## Text extract:
.....
Passive margin clastics Open-source dataset

Penobscot: from calibrated horizons to 3D seismic reconstruction

A reproducible workflow that turns sparse 2D coverage into a calibrated distribution of plausible 3D outcomes — horizons with quantified uncertainty, and a seismic volume that recovers geological structure where 2D coverage is incomplete. Penobscot is the open-source benchmark we use to validate the workflow against real 3D ground truth. This case study reports the workflow's state as of EAGE 2026.

Location
Offshore Nova Scotia
Dataset
11 × 2D lines + 3D volume
Method
Probabilistic prior + neural network
Validation
Calibrated horizons, cross-validated against 3D
Headline

On the open-source Penobscot dataset — a rare public case with both sparse 2D acquisition lines and a matching 3D survey for ground truth — ORCA's probabilistic horizon reconstruction lands its uncertainty bands within ±5 pp of the 80 % coverage target on all four target horizons, with RMS at picks below the 4 ms sample interval. A neural refinement further reduces point error against dense 3D ground truth by 39.7 % on logan_canyon, the structurally liveliest of the four. Applied to the full seismic volume, the same workflow recovers visible geological structure in a first-pass reconstruction.

The challenge

Operators routinely make exploration and reservoir decisions in areas where seismic coverage is sparse — vintage 2D acquisitions, irregular line geometry, no 3D survey. The classical approach to filling the inter-line gap is to deliver a single best-guess answer: Radial Basis Function (RBF) interpolation, kriging, spline, or a hand-drawn surface.
.....
## Stored records:
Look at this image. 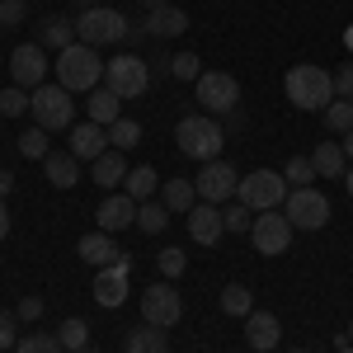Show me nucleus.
<instances>
[{
    "instance_id": "1",
    "label": "nucleus",
    "mask_w": 353,
    "mask_h": 353,
    "mask_svg": "<svg viewBox=\"0 0 353 353\" xmlns=\"http://www.w3.org/2000/svg\"><path fill=\"white\" fill-rule=\"evenodd\" d=\"M174 141H179V151L189 156V161H221V146H226V128H221L212 113H189V118H179V128H174Z\"/></svg>"
},
{
    "instance_id": "2",
    "label": "nucleus",
    "mask_w": 353,
    "mask_h": 353,
    "mask_svg": "<svg viewBox=\"0 0 353 353\" xmlns=\"http://www.w3.org/2000/svg\"><path fill=\"white\" fill-rule=\"evenodd\" d=\"M99 81H104V61L94 57L90 43H71L66 52H57V85L61 90L90 94V90H99Z\"/></svg>"
},
{
    "instance_id": "3",
    "label": "nucleus",
    "mask_w": 353,
    "mask_h": 353,
    "mask_svg": "<svg viewBox=\"0 0 353 353\" xmlns=\"http://www.w3.org/2000/svg\"><path fill=\"white\" fill-rule=\"evenodd\" d=\"M283 90H288V99H292L297 109H330V104H334V76H330L325 66H311V61L292 66L288 81H283Z\"/></svg>"
},
{
    "instance_id": "4",
    "label": "nucleus",
    "mask_w": 353,
    "mask_h": 353,
    "mask_svg": "<svg viewBox=\"0 0 353 353\" xmlns=\"http://www.w3.org/2000/svg\"><path fill=\"white\" fill-rule=\"evenodd\" d=\"M137 28L118 14V10H104V5H90L81 19H76V38L90 43V48H109V43H123V38H132Z\"/></svg>"
},
{
    "instance_id": "5",
    "label": "nucleus",
    "mask_w": 353,
    "mask_h": 353,
    "mask_svg": "<svg viewBox=\"0 0 353 353\" xmlns=\"http://www.w3.org/2000/svg\"><path fill=\"white\" fill-rule=\"evenodd\" d=\"M28 109H33V118H38V128H43V132H66V128H76L71 90H61V85H38Z\"/></svg>"
},
{
    "instance_id": "6",
    "label": "nucleus",
    "mask_w": 353,
    "mask_h": 353,
    "mask_svg": "<svg viewBox=\"0 0 353 353\" xmlns=\"http://www.w3.org/2000/svg\"><path fill=\"white\" fill-rule=\"evenodd\" d=\"M288 179L278 174V170H254V174H245L236 198H241L250 212H273V208H283V198H288Z\"/></svg>"
},
{
    "instance_id": "7",
    "label": "nucleus",
    "mask_w": 353,
    "mask_h": 353,
    "mask_svg": "<svg viewBox=\"0 0 353 353\" xmlns=\"http://www.w3.org/2000/svg\"><path fill=\"white\" fill-rule=\"evenodd\" d=\"M283 217L292 221L297 231H321V226H330V198L316 189V184L292 189L283 198Z\"/></svg>"
},
{
    "instance_id": "8",
    "label": "nucleus",
    "mask_w": 353,
    "mask_h": 353,
    "mask_svg": "<svg viewBox=\"0 0 353 353\" xmlns=\"http://www.w3.org/2000/svg\"><path fill=\"white\" fill-rule=\"evenodd\" d=\"M104 85H109L118 99H137V94H146V85H151V71H146V61L132 52L113 57L104 61Z\"/></svg>"
},
{
    "instance_id": "9",
    "label": "nucleus",
    "mask_w": 353,
    "mask_h": 353,
    "mask_svg": "<svg viewBox=\"0 0 353 353\" xmlns=\"http://www.w3.org/2000/svg\"><path fill=\"white\" fill-rule=\"evenodd\" d=\"M141 316H146V325H156V330H174L179 316H184V301H179V292L170 283H151L141 292Z\"/></svg>"
},
{
    "instance_id": "10",
    "label": "nucleus",
    "mask_w": 353,
    "mask_h": 353,
    "mask_svg": "<svg viewBox=\"0 0 353 353\" xmlns=\"http://www.w3.org/2000/svg\"><path fill=\"white\" fill-rule=\"evenodd\" d=\"M193 85H198V104H203V113H226V109L241 104V85H236L231 71H203Z\"/></svg>"
},
{
    "instance_id": "11",
    "label": "nucleus",
    "mask_w": 353,
    "mask_h": 353,
    "mask_svg": "<svg viewBox=\"0 0 353 353\" xmlns=\"http://www.w3.org/2000/svg\"><path fill=\"white\" fill-rule=\"evenodd\" d=\"M292 231H297V226H292V221L273 208V212H259V217H254V226H250V241H254V250H259V254H288Z\"/></svg>"
},
{
    "instance_id": "12",
    "label": "nucleus",
    "mask_w": 353,
    "mask_h": 353,
    "mask_svg": "<svg viewBox=\"0 0 353 353\" xmlns=\"http://www.w3.org/2000/svg\"><path fill=\"white\" fill-rule=\"evenodd\" d=\"M10 76L19 90H38V85H48V52H43V43H24V48H14L10 52Z\"/></svg>"
},
{
    "instance_id": "13",
    "label": "nucleus",
    "mask_w": 353,
    "mask_h": 353,
    "mask_svg": "<svg viewBox=\"0 0 353 353\" xmlns=\"http://www.w3.org/2000/svg\"><path fill=\"white\" fill-rule=\"evenodd\" d=\"M193 189H198L203 203H226V198H236V189H241V174H236L226 161H208L203 174L193 179Z\"/></svg>"
},
{
    "instance_id": "14",
    "label": "nucleus",
    "mask_w": 353,
    "mask_h": 353,
    "mask_svg": "<svg viewBox=\"0 0 353 353\" xmlns=\"http://www.w3.org/2000/svg\"><path fill=\"white\" fill-rule=\"evenodd\" d=\"M128 273H132V259L123 254L118 264H109V269H99V278H94V301L99 306H123L128 301Z\"/></svg>"
},
{
    "instance_id": "15",
    "label": "nucleus",
    "mask_w": 353,
    "mask_h": 353,
    "mask_svg": "<svg viewBox=\"0 0 353 353\" xmlns=\"http://www.w3.org/2000/svg\"><path fill=\"white\" fill-rule=\"evenodd\" d=\"M151 10H146V19H141V33H156V38H179L184 28H189V14L179 10V5H170V0H146Z\"/></svg>"
},
{
    "instance_id": "16",
    "label": "nucleus",
    "mask_w": 353,
    "mask_h": 353,
    "mask_svg": "<svg viewBox=\"0 0 353 353\" xmlns=\"http://www.w3.org/2000/svg\"><path fill=\"white\" fill-rule=\"evenodd\" d=\"M137 208H141V203H137L132 193H109V198H104V203H99V212H94V217H99V231H123V226H137Z\"/></svg>"
},
{
    "instance_id": "17",
    "label": "nucleus",
    "mask_w": 353,
    "mask_h": 353,
    "mask_svg": "<svg viewBox=\"0 0 353 353\" xmlns=\"http://www.w3.org/2000/svg\"><path fill=\"white\" fill-rule=\"evenodd\" d=\"M109 151V128H99V123H76L71 128V156L76 161H99Z\"/></svg>"
},
{
    "instance_id": "18",
    "label": "nucleus",
    "mask_w": 353,
    "mask_h": 353,
    "mask_svg": "<svg viewBox=\"0 0 353 353\" xmlns=\"http://www.w3.org/2000/svg\"><path fill=\"white\" fill-rule=\"evenodd\" d=\"M189 236H193L198 245H217L221 236H226L217 203H193V212H189Z\"/></svg>"
},
{
    "instance_id": "19",
    "label": "nucleus",
    "mask_w": 353,
    "mask_h": 353,
    "mask_svg": "<svg viewBox=\"0 0 353 353\" xmlns=\"http://www.w3.org/2000/svg\"><path fill=\"white\" fill-rule=\"evenodd\" d=\"M278 316H269V311H250L245 316V344L254 353H269V349H278Z\"/></svg>"
},
{
    "instance_id": "20",
    "label": "nucleus",
    "mask_w": 353,
    "mask_h": 353,
    "mask_svg": "<svg viewBox=\"0 0 353 353\" xmlns=\"http://www.w3.org/2000/svg\"><path fill=\"white\" fill-rule=\"evenodd\" d=\"M76 250H81V259H85V264H94V269H109V264H118V259H123V250L113 245L109 231L81 236V245H76Z\"/></svg>"
},
{
    "instance_id": "21",
    "label": "nucleus",
    "mask_w": 353,
    "mask_h": 353,
    "mask_svg": "<svg viewBox=\"0 0 353 353\" xmlns=\"http://www.w3.org/2000/svg\"><path fill=\"white\" fill-rule=\"evenodd\" d=\"M311 165H316L321 179H344V174H349V156H344L339 141H321L316 156H311Z\"/></svg>"
},
{
    "instance_id": "22",
    "label": "nucleus",
    "mask_w": 353,
    "mask_h": 353,
    "mask_svg": "<svg viewBox=\"0 0 353 353\" xmlns=\"http://www.w3.org/2000/svg\"><path fill=\"white\" fill-rule=\"evenodd\" d=\"M48 179H52V189H76V179H81V161L71 156V151H48Z\"/></svg>"
},
{
    "instance_id": "23",
    "label": "nucleus",
    "mask_w": 353,
    "mask_h": 353,
    "mask_svg": "<svg viewBox=\"0 0 353 353\" xmlns=\"http://www.w3.org/2000/svg\"><path fill=\"white\" fill-rule=\"evenodd\" d=\"M90 179H94L99 189H118V184L128 179V161H123V151H104L99 161L90 165Z\"/></svg>"
},
{
    "instance_id": "24",
    "label": "nucleus",
    "mask_w": 353,
    "mask_h": 353,
    "mask_svg": "<svg viewBox=\"0 0 353 353\" xmlns=\"http://www.w3.org/2000/svg\"><path fill=\"white\" fill-rule=\"evenodd\" d=\"M161 203L170 208V212H184V217H189L193 203H198V189H193V179H165V184H161Z\"/></svg>"
},
{
    "instance_id": "25",
    "label": "nucleus",
    "mask_w": 353,
    "mask_h": 353,
    "mask_svg": "<svg viewBox=\"0 0 353 353\" xmlns=\"http://www.w3.org/2000/svg\"><path fill=\"white\" fill-rule=\"evenodd\" d=\"M118 94H113L109 85H99V90H90V123H99V128H113L123 113H118Z\"/></svg>"
},
{
    "instance_id": "26",
    "label": "nucleus",
    "mask_w": 353,
    "mask_h": 353,
    "mask_svg": "<svg viewBox=\"0 0 353 353\" xmlns=\"http://www.w3.org/2000/svg\"><path fill=\"white\" fill-rule=\"evenodd\" d=\"M38 38H43V48H57V52H66L71 43H81L76 38V19H61V14H52L48 24L38 28Z\"/></svg>"
},
{
    "instance_id": "27",
    "label": "nucleus",
    "mask_w": 353,
    "mask_h": 353,
    "mask_svg": "<svg viewBox=\"0 0 353 353\" xmlns=\"http://www.w3.org/2000/svg\"><path fill=\"white\" fill-rule=\"evenodd\" d=\"M128 193H132L137 203H151V198L161 193V174H156L151 165H137V170H128Z\"/></svg>"
},
{
    "instance_id": "28",
    "label": "nucleus",
    "mask_w": 353,
    "mask_h": 353,
    "mask_svg": "<svg viewBox=\"0 0 353 353\" xmlns=\"http://www.w3.org/2000/svg\"><path fill=\"white\" fill-rule=\"evenodd\" d=\"M221 311H226V316H250V311H254V297H250V288H245V283H231V288H221Z\"/></svg>"
},
{
    "instance_id": "29",
    "label": "nucleus",
    "mask_w": 353,
    "mask_h": 353,
    "mask_svg": "<svg viewBox=\"0 0 353 353\" xmlns=\"http://www.w3.org/2000/svg\"><path fill=\"white\" fill-rule=\"evenodd\" d=\"M165 212H170V208L151 198V203H141V208H137V226H141L146 236H161V231H165V221H170Z\"/></svg>"
},
{
    "instance_id": "30",
    "label": "nucleus",
    "mask_w": 353,
    "mask_h": 353,
    "mask_svg": "<svg viewBox=\"0 0 353 353\" xmlns=\"http://www.w3.org/2000/svg\"><path fill=\"white\" fill-rule=\"evenodd\" d=\"M137 141H141V123H132V118H118L109 128V146L113 151H132Z\"/></svg>"
},
{
    "instance_id": "31",
    "label": "nucleus",
    "mask_w": 353,
    "mask_h": 353,
    "mask_svg": "<svg viewBox=\"0 0 353 353\" xmlns=\"http://www.w3.org/2000/svg\"><path fill=\"white\" fill-rule=\"evenodd\" d=\"M156 349H165V330L146 325V330H132L128 334V349L123 353H156Z\"/></svg>"
},
{
    "instance_id": "32",
    "label": "nucleus",
    "mask_w": 353,
    "mask_h": 353,
    "mask_svg": "<svg viewBox=\"0 0 353 353\" xmlns=\"http://www.w3.org/2000/svg\"><path fill=\"white\" fill-rule=\"evenodd\" d=\"M283 179H288V189H306V184L316 179V165H311V156H292V161L283 165Z\"/></svg>"
},
{
    "instance_id": "33",
    "label": "nucleus",
    "mask_w": 353,
    "mask_h": 353,
    "mask_svg": "<svg viewBox=\"0 0 353 353\" xmlns=\"http://www.w3.org/2000/svg\"><path fill=\"white\" fill-rule=\"evenodd\" d=\"M28 104H33V94L19 90V85L0 90V118H19V113H28Z\"/></svg>"
},
{
    "instance_id": "34",
    "label": "nucleus",
    "mask_w": 353,
    "mask_h": 353,
    "mask_svg": "<svg viewBox=\"0 0 353 353\" xmlns=\"http://www.w3.org/2000/svg\"><path fill=\"white\" fill-rule=\"evenodd\" d=\"M57 339H61V349H66V353H71V349H85V344H90V325L71 316V321H61V330H57Z\"/></svg>"
},
{
    "instance_id": "35",
    "label": "nucleus",
    "mask_w": 353,
    "mask_h": 353,
    "mask_svg": "<svg viewBox=\"0 0 353 353\" xmlns=\"http://www.w3.org/2000/svg\"><path fill=\"white\" fill-rule=\"evenodd\" d=\"M221 226H226V231H236V236H245V231L254 226V217H250V208L236 198L231 208H221Z\"/></svg>"
},
{
    "instance_id": "36",
    "label": "nucleus",
    "mask_w": 353,
    "mask_h": 353,
    "mask_svg": "<svg viewBox=\"0 0 353 353\" xmlns=\"http://www.w3.org/2000/svg\"><path fill=\"white\" fill-rule=\"evenodd\" d=\"M325 128L330 132H349L353 128V99H334L325 109Z\"/></svg>"
},
{
    "instance_id": "37",
    "label": "nucleus",
    "mask_w": 353,
    "mask_h": 353,
    "mask_svg": "<svg viewBox=\"0 0 353 353\" xmlns=\"http://www.w3.org/2000/svg\"><path fill=\"white\" fill-rule=\"evenodd\" d=\"M14 353H66V349H61L57 334H24V339L14 344Z\"/></svg>"
},
{
    "instance_id": "38",
    "label": "nucleus",
    "mask_w": 353,
    "mask_h": 353,
    "mask_svg": "<svg viewBox=\"0 0 353 353\" xmlns=\"http://www.w3.org/2000/svg\"><path fill=\"white\" fill-rule=\"evenodd\" d=\"M19 151H24L28 161H48V132H43V128H28V132L19 137Z\"/></svg>"
},
{
    "instance_id": "39",
    "label": "nucleus",
    "mask_w": 353,
    "mask_h": 353,
    "mask_svg": "<svg viewBox=\"0 0 353 353\" xmlns=\"http://www.w3.org/2000/svg\"><path fill=\"white\" fill-rule=\"evenodd\" d=\"M156 264H161L165 283H170V278H179V273L189 269V254H184V250H174V245H170V250H161V254H156Z\"/></svg>"
},
{
    "instance_id": "40",
    "label": "nucleus",
    "mask_w": 353,
    "mask_h": 353,
    "mask_svg": "<svg viewBox=\"0 0 353 353\" xmlns=\"http://www.w3.org/2000/svg\"><path fill=\"white\" fill-rule=\"evenodd\" d=\"M170 76H174V81H198V76H203V61L193 52H179L170 61Z\"/></svg>"
},
{
    "instance_id": "41",
    "label": "nucleus",
    "mask_w": 353,
    "mask_h": 353,
    "mask_svg": "<svg viewBox=\"0 0 353 353\" xmlns=\"http://www.w3.org/2000/svg\"><path fill=\"white\" fill-rule=\"evenodd\" d=\"M330 76H334V99H353V61L339 66V71H330Z\"/></svg>"
},
{
    "instance_id": "42",
    "label": "nucleus",
    "mask_w": 353,
    "mask_h": 353,
    "mask_svg": "<svg viewBox=\"0 0 353 353\" xmlns=\"http://www.w3.org/2000/svg\"><path fill=\"white\" fill-rule=\"evenodd\" d=\"M24 19V0H0V28H14Z\"/></svg>"
},
{
    "instance_id": "43",
    "label": "nucleus",
    "mask_w": 353,
    "mask_h": 353,
    "mask_svg": "<svg viewBox=\"0 0 353 353\" xmlns=\"http://www.w3.org/2000/svg\"><path fill=\"white\" fill-rule=\"evenodd\" d=\"M14 344V311H0V349Z\"/></svg>"
},
{
    "instance_id": "44",
    "label": "nucleus",
    "mask_w": 353,
    "mask_h": 353,
    "mask_svg": "<svg viewBox=\"0 0 353 353\" xmlns=\"http://www.w3.org/2000/svg\"><path fill=\"white\" fill-rule=\"evenodd\" d=\"M38 316H43V301H38V297L19 301V321H38Z\"/></svg>"
},
{
    "instance_id": "45",
    "label": "nucleus",
    "mask_w": 353,
    "mask_h": 353,
    "mask_svg": "<svg viewBox=\"0 0 353 353\" xmlns=\"http://www.w3.org/2000/svg\"><path fill=\"white\" fill-rule=\"evenodd\" d=\"M10 236V212H5V198H0V241Z\"/></svg>"
},
{
    "instance_id": "46",
    "label": "nucleus",
    "mask_w": 353,
    "mask_h": 353,
    "mask_svg": "<svg viewBox=\"0 0 353 353\" xmlns=\"http://www.w3.org/2000/svg\"><path fill=\"white\" fill-rule=\"evenodd\" d=\"M5 193H14V174H5V170H0V198H5Z\"/></svg>"
},
{
    "instance_id": "47",
    "label": "nucleus",
    "mask_w": 353,
    "mask_h": 353,
    "mask_svg": "<svg viewBox=\"0 0 353 353\" xmlns=\"http://www.w3.org/2000/svg\"><path fill=\"white\" fill-rule=\"evenodd\" d=\"M339 146H344V156H349V161H353V128H349V132H344V141H339Z\"/></svg>"
},
{
    "instance_id": "48",
    "label": "nucleus",
    "mask_w": 353,
    "mask_h": 353,
    "mask_svg": "<svg viewBox=\"0 0 353 353\" xmlns=\"http://www.w3.org/2000/svg\"><path fill=\"white\" fill-rule=\"evenodd\" d=\"M339 353H353V344H349V339H339Z\"/></svg>"
},
{
    "instance_id": "49",
    "label": "nucleus",
    "mask_w": 353,
    "mask_h": 353,
    "mask_svg": "<svg viewBox=\"0 0 353 353\" xmlns=\"http://www.w3.org/2000/svg\"><path fill=\"white\" fill-rule=\"evenodd\" d=\"M344 43H349V48H353V24H349V28H344Z\"/></svg>"
},
{
    "instance_id": "50",
    "label": "nucleus",
    "mask_w": 353,
    "mask_h": 353,
    "mask_svg": "<svg viewBox=\"0 0 353 353\" xmlns=\"http://www.w3.org/2000/svg\"><path fill=\"white\" fill-rule=\"evenodd\" d=\"M71 353H99V349H94V344H85V349H71Z\"/></svg>"
},
{
    "instance_id": "51",
    "label": "nucleus",
    "mask_w": 353,
    "mask_h": 353,
    "mask_svg": "<svg viewBox=\"0 0 353 353\" xmlns=\"http://www.w3.org/2000/svg\"><path fill=\"white\" fill-rule=\"evenodd\" d=\"M344 184H349V198H353V170H349V174H344Z\"/></svg>"
},
{
    "instance_id": "52",
    "label": "nucleus",
    "mask_w": 353,
    "mask_h": 353,
    "mask_svg": "<svg viewBox=\"0 0 353 353\" xmlns=\"http://www.w3.org/2000/svg\"><path fill=\"white\" fill-rule=\"evenodd\" d=\"M349 344H353V325H349Z\"/></svg>"
},
{
    "instance_id": "53",
    "label": "nucleus",
    "mask_w": 353,
    "mask_h": 353,
    "mask_svg": "<svg viewBox=\"0 0 353 353\" xmlns=\"http://www.w3.org/2000/svg\"><path fill=\"white\" fill-rule=\"evenodd\" d=\"M156 353H170V349H156Z\"/></svg>"
},
{
    "instance_id": "54",
    "label": "nucleus",
    "mask_w": 353,
    "mask_h": 353,
    "mask_svg": "<svg viewBox=\"0 0 353 353\" xmlns=\"http://www.w3.org/2000/svg\"><path fill=\"white\" fill-rule=\"evenodd\" d=\"M292 353H301V349H292Z\"/></svg>"
}]
</instances>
.....
## Required actions:
1 > In the Penobscot case study, by what percentage does the neural refinement reduce point error on logan_canyon?
2 > Summarize the Penobscot case study in two sentences.
3 > Continue the Penobscot case study from its final sentence.

## Answers for the exercise:
1 > By 39.7 %, measured against dense 3D ground truth.

2 > The case study presents a reproducible workflow that turns sparse 2D seismic coverage into calibrated horizons with quantified uncertainty and a reconstructed 3D volume, validated on the open-source Penobscot dataset offshore Nova Scotia, which has both 2D lines and matching 3D ground truth. Its uncertainty bands fall within ±5 pp of the 80 % coverage target on all four horizons, with RMS at picks below the 4 ms sample interval, and a neural refinement cuts point error by 39.7 % on logan_canyon.

3 >
A single best-guess deliverable obscures the very uncertainty that drives the decision. An operator looking at one reconstructed horizon cannot tell which features are tightly constrained by 2D data and which are inherited from the interpolator's smoothness prior; an exploration manager looking at one reconstructed seismic volume cannot tell whether a structural closure is based on data or assumption. Reservoir economics, drill, acquire, defer decisions, and CCUS site approvals all require an honest answer to how much of this is the data, and how much is the prior?

Our approach

This case study applies ORCA — Atlas Deep Geo's implementation of physics-informed AI for subsurface reconstruction — to the 2D-to-3D problem class.

For the 2D-to-3D problem we address the challenges in two phases, sharing one probabilistic foundation. Each stage delivers a distribution of plausible outcomes and the associated uncertainty. When ground truth data is available the results are empirically calibrated against held-out ground truth.

Stage 1a — Smooth probabilistic baseline. A probabilistic prior fits the 2D horizon picks and produces a distribution of plausible 3D surfaces with a per-location uncertainty map. The calibration target — 80% credible-band coverage — is validated against held-out picks.

Stage 1b — Neural network refinement. ORCA's U-Net recovers the short-wavelength horizon character — channel boundaries, fault expression — that classical smoothing methods cannot extract from sparse 2D lines. The output is a refined per-horizon surface, validated against dense 3D ground truth held out from training.

Stage 2 — Seismic-volume reconstruction. The same workflow scales from horizons to the full seismic volume. ORCA's neural network recovers the short-wavelength seismic character that classical smoothing methods cannot extract from sparse 2D traces alone, producing a predicted volume that fills the inter-line gaps.

The connective thread between the stages is the calibrated uncertainty. A horizon reconstruction that produces a P50 surface alone is one number; a horizon reconstruction whose P10–P90 band has been validated to land its claims honestly is a foundation the volumetric stage can build on. The discipline is the same across stages — give back a distribution of plausible outcomes, validated against ground truth where it exists.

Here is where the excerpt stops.